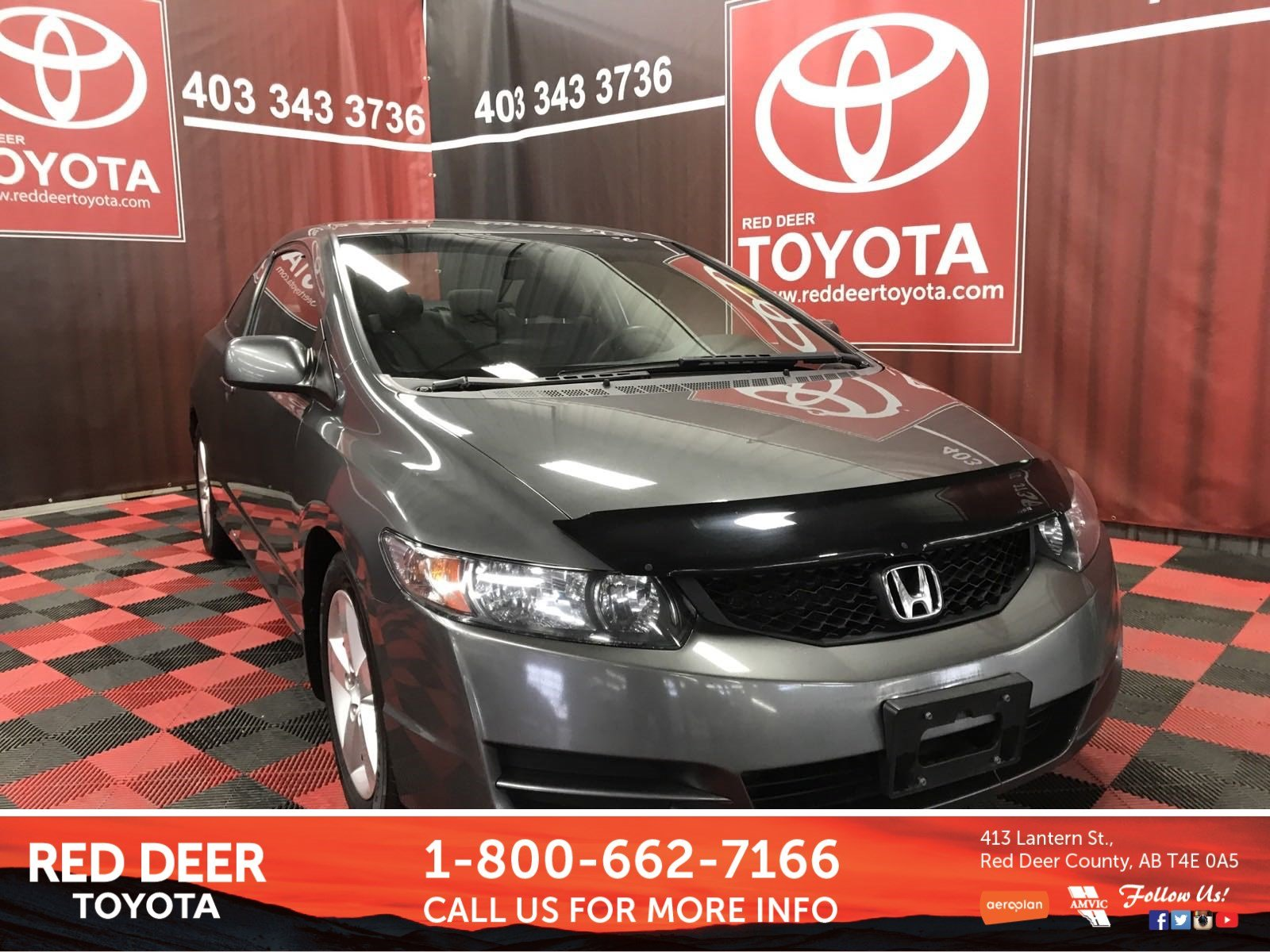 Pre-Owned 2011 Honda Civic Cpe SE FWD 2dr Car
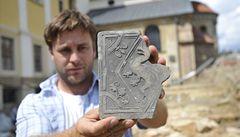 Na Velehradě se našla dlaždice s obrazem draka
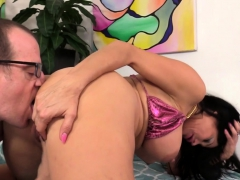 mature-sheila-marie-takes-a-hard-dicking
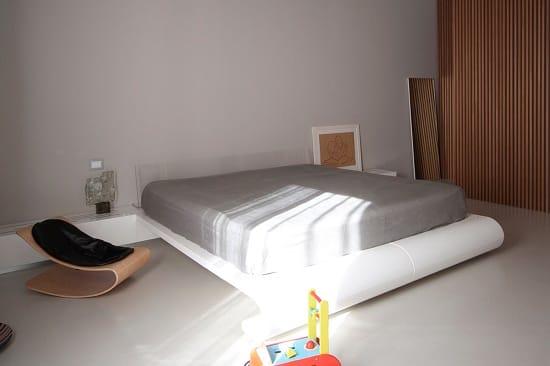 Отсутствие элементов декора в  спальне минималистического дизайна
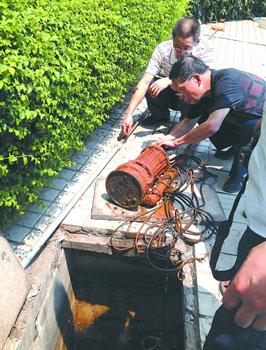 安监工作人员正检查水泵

★ ★ ★ ★

● Task to complete:
Every record above needs to be repeated exactly; pictures are to be left out.

● Answer space:
 Pre-Owned 2011 Honda Civic Cpe SE FWD 2dr Car
 Na Velehradě se našla dlaždice s obrazem draka
 mature-sheila-marie-takes-a-hard-dicking
 Отсутствие элементов декора в  спальне минималистического дизайна
 安监工作人员正检查水泵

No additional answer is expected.